━━ 本文抜粋 ━━
Story about“Uji Matcha”
N°1宇治地区の茶畑風景

宇治地域の茶畑は、山間地ならではの急斜面に広がり、そこでお茶が育てられています。
さらに、昼夜の気温差が大きく朝霧が発生しやすい気候が、宇治茶の「香り」を育む要因といわれています。
N°2「旨み」と「甘み」が豊かになる理由
宇治抹茶を生み出す栽培方法

抹茶の特徴のひとつは、ほろ苦さです。また、一般的に飲まれる煎茶と比べると、豊かな旨みと甘みが感じられます。これらの違いは、特別な栽培方法によるものです。
抹茶の秘密は「覆下(おおいした)栽培」と呼ばれる、茶畑を黒い布で覆う独自の方法に隠されています。
この「覆下栽培」という技術は宇治で生まれ、茶摘みの20日以上前から茶畑を覆う作業が行われます。

「覆下栽培」は、安土桃山時代に宇治で始まった伝統的な栽培方法です。4月に新芽が出た時期に、ヨシズや黒布などで茶畑を覆い、日光を遮る(遮光率98%)ことで茶畑の光合成を抑制します。
━━━
== やること ==
宇治抹茶についての文章を、最後の文の続きから書き進めてください。 このあとのデータは、宇治抹茶についての文章とは別の資料です。
━━ 提供データ ━━
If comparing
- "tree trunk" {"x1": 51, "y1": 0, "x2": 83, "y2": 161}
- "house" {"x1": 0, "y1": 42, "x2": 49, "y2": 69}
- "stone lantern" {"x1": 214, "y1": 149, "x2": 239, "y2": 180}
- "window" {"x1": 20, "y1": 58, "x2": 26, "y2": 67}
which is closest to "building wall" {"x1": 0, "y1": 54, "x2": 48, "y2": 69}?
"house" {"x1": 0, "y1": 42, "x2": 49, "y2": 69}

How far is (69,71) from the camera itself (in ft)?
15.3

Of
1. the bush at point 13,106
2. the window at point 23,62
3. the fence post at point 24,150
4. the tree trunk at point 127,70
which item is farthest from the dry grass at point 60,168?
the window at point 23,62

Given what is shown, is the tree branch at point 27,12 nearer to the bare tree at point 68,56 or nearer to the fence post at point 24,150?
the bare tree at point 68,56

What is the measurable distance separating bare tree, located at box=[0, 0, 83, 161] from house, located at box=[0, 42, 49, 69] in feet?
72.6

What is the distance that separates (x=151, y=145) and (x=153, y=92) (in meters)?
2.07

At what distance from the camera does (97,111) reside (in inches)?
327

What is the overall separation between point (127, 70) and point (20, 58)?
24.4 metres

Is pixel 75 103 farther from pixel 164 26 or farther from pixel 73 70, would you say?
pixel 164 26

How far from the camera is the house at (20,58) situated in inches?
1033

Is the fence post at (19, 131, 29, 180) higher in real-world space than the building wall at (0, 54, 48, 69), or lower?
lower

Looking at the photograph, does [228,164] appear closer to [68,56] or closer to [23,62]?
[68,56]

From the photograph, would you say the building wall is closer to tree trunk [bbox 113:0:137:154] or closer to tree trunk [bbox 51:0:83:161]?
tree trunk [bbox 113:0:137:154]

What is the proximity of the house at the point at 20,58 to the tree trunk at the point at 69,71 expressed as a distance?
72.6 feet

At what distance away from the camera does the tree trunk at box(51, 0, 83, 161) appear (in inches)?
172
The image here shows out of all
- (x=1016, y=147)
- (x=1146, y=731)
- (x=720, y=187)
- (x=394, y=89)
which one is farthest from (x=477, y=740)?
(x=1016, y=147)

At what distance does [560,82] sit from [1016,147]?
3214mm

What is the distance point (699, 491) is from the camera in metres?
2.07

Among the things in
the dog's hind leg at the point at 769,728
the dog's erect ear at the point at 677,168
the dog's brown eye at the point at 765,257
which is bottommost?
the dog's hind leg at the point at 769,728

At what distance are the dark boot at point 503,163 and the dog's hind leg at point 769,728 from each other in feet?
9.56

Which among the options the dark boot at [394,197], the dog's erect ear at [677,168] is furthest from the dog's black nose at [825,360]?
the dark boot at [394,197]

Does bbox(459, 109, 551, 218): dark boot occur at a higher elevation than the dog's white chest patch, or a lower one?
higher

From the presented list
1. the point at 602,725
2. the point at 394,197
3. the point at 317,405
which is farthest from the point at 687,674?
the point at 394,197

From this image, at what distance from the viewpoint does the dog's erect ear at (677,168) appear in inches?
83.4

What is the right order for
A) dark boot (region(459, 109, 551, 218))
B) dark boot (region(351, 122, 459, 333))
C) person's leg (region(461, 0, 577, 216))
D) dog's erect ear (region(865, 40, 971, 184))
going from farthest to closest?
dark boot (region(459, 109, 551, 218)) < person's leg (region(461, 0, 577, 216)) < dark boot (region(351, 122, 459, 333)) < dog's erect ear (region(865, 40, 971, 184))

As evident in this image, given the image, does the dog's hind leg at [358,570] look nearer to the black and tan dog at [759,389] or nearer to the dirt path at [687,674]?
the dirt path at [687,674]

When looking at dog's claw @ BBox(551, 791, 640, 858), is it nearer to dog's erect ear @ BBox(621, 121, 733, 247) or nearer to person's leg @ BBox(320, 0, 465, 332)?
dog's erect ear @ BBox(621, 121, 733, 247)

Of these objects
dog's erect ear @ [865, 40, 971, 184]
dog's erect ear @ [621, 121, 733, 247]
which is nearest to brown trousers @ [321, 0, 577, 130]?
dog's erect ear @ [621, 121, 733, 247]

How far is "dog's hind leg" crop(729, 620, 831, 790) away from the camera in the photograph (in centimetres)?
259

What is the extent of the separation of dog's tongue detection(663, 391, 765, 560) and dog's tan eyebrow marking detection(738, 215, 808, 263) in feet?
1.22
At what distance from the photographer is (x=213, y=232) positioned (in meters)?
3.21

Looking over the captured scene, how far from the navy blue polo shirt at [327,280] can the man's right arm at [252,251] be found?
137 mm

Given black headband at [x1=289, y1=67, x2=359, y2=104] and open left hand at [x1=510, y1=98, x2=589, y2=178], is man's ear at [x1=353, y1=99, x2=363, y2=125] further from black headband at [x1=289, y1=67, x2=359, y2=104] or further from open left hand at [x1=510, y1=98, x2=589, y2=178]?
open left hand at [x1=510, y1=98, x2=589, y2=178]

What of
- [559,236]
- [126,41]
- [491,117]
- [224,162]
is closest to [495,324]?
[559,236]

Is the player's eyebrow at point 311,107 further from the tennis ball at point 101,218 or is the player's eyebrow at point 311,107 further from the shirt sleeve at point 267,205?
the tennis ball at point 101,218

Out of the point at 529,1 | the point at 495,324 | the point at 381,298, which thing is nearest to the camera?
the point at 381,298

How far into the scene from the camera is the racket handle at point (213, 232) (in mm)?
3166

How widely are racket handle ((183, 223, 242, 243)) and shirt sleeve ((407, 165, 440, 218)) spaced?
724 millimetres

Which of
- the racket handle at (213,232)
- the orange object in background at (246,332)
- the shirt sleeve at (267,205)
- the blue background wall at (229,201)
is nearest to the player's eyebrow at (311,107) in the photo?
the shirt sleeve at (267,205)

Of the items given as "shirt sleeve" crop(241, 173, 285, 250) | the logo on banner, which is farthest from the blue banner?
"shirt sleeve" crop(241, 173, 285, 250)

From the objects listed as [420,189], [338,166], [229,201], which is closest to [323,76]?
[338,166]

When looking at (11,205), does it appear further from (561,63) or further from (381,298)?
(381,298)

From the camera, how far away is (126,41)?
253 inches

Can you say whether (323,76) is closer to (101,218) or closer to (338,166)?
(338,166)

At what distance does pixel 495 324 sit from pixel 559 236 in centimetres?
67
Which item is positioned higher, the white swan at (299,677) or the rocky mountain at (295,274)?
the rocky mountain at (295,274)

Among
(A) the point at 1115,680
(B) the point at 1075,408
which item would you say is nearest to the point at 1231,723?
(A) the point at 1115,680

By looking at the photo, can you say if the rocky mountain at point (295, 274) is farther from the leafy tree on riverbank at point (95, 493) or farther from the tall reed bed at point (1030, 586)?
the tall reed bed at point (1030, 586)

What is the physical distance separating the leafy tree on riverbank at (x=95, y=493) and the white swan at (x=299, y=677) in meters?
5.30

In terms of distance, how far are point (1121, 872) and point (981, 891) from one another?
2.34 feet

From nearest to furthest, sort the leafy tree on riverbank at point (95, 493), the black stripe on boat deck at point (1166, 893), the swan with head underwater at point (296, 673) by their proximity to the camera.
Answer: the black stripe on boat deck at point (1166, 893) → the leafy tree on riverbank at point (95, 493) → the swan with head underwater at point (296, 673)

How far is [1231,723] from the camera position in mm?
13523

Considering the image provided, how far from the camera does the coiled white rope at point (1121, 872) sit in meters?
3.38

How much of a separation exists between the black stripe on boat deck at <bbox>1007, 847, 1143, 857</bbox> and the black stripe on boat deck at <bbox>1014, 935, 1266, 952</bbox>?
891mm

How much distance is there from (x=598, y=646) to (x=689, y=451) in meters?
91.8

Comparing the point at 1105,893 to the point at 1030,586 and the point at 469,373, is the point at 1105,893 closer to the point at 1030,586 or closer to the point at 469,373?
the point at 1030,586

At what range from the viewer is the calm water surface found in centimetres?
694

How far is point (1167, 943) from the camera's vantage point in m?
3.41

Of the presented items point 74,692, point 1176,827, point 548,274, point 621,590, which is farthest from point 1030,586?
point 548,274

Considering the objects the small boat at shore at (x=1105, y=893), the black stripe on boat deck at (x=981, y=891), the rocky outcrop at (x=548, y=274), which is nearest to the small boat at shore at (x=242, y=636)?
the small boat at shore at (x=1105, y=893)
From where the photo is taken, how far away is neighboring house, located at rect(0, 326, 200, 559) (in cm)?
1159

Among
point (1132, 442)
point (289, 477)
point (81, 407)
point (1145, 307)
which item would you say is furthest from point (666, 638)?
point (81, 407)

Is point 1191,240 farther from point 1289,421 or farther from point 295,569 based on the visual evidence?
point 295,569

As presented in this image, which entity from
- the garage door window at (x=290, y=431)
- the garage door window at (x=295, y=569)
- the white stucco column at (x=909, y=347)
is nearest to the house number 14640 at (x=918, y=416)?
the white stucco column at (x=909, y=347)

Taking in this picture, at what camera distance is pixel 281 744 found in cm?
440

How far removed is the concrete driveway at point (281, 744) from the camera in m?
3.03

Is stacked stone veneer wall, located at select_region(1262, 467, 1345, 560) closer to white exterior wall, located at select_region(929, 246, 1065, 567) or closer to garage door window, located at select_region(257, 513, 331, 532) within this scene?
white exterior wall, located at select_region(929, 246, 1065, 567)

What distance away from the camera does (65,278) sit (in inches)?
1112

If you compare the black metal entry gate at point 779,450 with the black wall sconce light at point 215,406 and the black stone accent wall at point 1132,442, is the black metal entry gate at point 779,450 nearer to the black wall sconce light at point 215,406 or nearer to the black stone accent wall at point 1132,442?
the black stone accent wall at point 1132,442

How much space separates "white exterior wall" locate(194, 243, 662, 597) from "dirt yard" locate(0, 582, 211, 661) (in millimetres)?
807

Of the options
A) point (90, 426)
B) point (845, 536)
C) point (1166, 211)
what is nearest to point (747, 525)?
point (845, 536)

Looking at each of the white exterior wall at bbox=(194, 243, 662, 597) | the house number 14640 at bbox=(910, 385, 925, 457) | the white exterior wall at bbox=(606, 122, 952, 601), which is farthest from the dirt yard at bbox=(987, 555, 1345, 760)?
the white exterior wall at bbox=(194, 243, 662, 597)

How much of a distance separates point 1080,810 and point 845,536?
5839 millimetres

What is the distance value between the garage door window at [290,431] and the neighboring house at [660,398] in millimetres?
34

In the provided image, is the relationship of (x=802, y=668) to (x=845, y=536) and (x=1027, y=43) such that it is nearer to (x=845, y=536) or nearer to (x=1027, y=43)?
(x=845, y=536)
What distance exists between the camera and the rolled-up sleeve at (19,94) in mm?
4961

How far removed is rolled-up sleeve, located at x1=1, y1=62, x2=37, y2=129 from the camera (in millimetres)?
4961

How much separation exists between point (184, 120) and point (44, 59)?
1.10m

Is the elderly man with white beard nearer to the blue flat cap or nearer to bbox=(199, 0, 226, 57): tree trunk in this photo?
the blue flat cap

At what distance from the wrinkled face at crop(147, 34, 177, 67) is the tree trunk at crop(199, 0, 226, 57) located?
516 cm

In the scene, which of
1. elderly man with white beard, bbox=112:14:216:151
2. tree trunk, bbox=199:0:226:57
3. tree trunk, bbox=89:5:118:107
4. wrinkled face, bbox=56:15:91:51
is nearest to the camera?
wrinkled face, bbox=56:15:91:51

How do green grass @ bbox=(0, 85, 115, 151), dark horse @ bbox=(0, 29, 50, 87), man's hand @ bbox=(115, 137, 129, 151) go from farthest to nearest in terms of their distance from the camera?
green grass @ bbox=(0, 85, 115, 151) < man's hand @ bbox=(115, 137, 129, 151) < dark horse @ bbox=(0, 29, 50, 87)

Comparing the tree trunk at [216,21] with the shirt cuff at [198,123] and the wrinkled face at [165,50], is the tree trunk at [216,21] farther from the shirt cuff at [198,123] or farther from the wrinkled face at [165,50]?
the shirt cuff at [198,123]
━━━
== 作業結果 ==
光合成の抑制により、茶葉中の旨み成分であるアミノ酸が、渋み成分であるカテキン類に変わるのを防ぎ、渋みが少なく旨みの濃いお茶が育まれます。
この技術は霜から茶葉を守るために考案されたものでしたが、茶の風味を高める事がわかり、広く普及しました。
N°3宇治抹茶
その歴史と成り立ち

千利休による「茶の湯」が大流行していた室町時代。
この宇治独特の製法で作られた茶葉から生まれる抹茶は、 独特の気品溢れるまろやかな味で時の将軍らを魅了したと言われています。

一般的に、お茶の産地としては静岡、鹿児島、埼玉(狭山)などが代表的に知られています。
しかし、抹茶といえば「宇治抹茶」を思い浮かべる方が多いのではないでしょうか。
その理由として、大きく3つのポイントが挙げられます。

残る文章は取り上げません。